Task requirements:
Answer from the passage on the little ones, numbering each reply to match its question:
1. What may you not do while talking to her?
2. According to the quoted verse, what would be better hung around your neck?
3. Besides children, who does the passage count among the little ones?

Document section:
##############################

She cannot buy you anything. She will expect you to buy her
ice-creams, or milkshakes from MacDonald’s. She will not remember your birthday. She will not invite you over for dinner with friends. She will expect you to laugh (authentically) at all her dumb jokes. She will demand your closest attention; you may not scroll through Facebook when talking to her.  She can be innocent and loving. But she can also be noisy, needy, clingy, self-centred, surprisingly cruel; and she can throw the most spectacular screaming tantrums when she doesn’t get her own way, her meltdowns are epic. If you have something she wants she may just take it without asking. She can embarrass you in public. She has no status, nor influence, no income. She relies almost entirely on others for her
well-being.  If you desire to experience God, she must be your best friend. If you want the keys to the kingdom of God, she has them. For it is only in being her friend that you can live a good life.

She is of course a child, one of the little ones who symbolise the message of Jesus and what it means. Beware though, if you cause her any difficulty, if you make life more difficult for her in any way, you will regret it so much it will feel like drowning
(“If any of you put a stumbling block before one of these little ones who believe in me, it would be better for you if a great millstone were hung around your neck, and you were thrown into the sea”). Who are the little ones? Children, of course. Any who are the least, the lost or the last in society, are the little ones, including outsiders. Outsiders are little ones too.

##############################

Data extract:
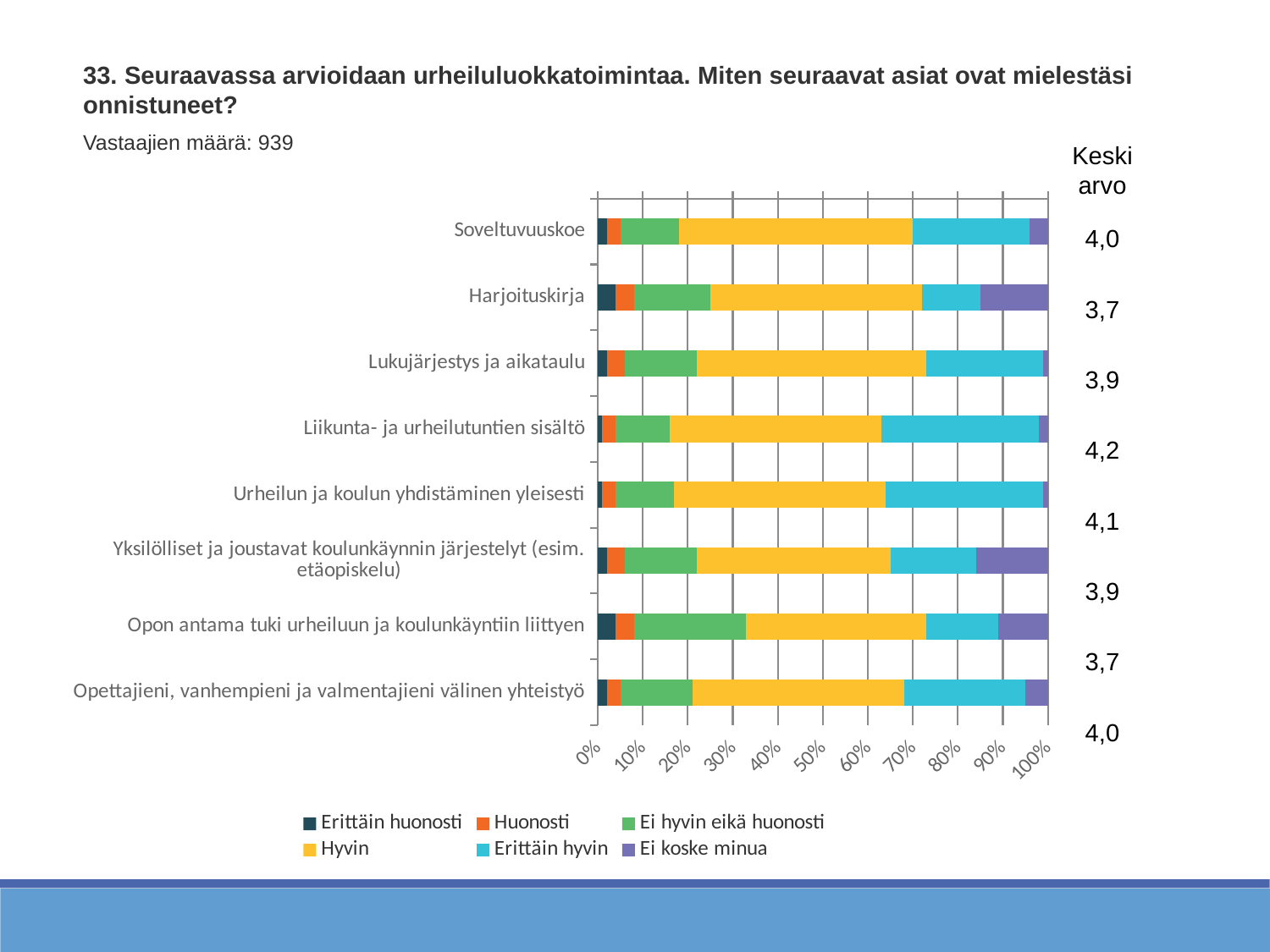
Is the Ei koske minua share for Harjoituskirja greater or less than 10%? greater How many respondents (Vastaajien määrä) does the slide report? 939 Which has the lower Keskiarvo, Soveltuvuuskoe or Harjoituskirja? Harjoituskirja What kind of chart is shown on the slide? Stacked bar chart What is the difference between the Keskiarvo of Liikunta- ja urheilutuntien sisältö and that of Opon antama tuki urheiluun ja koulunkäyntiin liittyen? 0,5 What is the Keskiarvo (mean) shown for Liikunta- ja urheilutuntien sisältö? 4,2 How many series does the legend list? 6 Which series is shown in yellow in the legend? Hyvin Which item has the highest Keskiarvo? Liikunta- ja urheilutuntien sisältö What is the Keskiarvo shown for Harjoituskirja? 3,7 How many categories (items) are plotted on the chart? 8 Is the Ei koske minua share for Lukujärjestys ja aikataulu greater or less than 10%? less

##############################

Answer to the exercise:
1. Scroll through Facebook.
2. A great millstone.
3. Any who are the least, the lost or the last in society, including outsiders.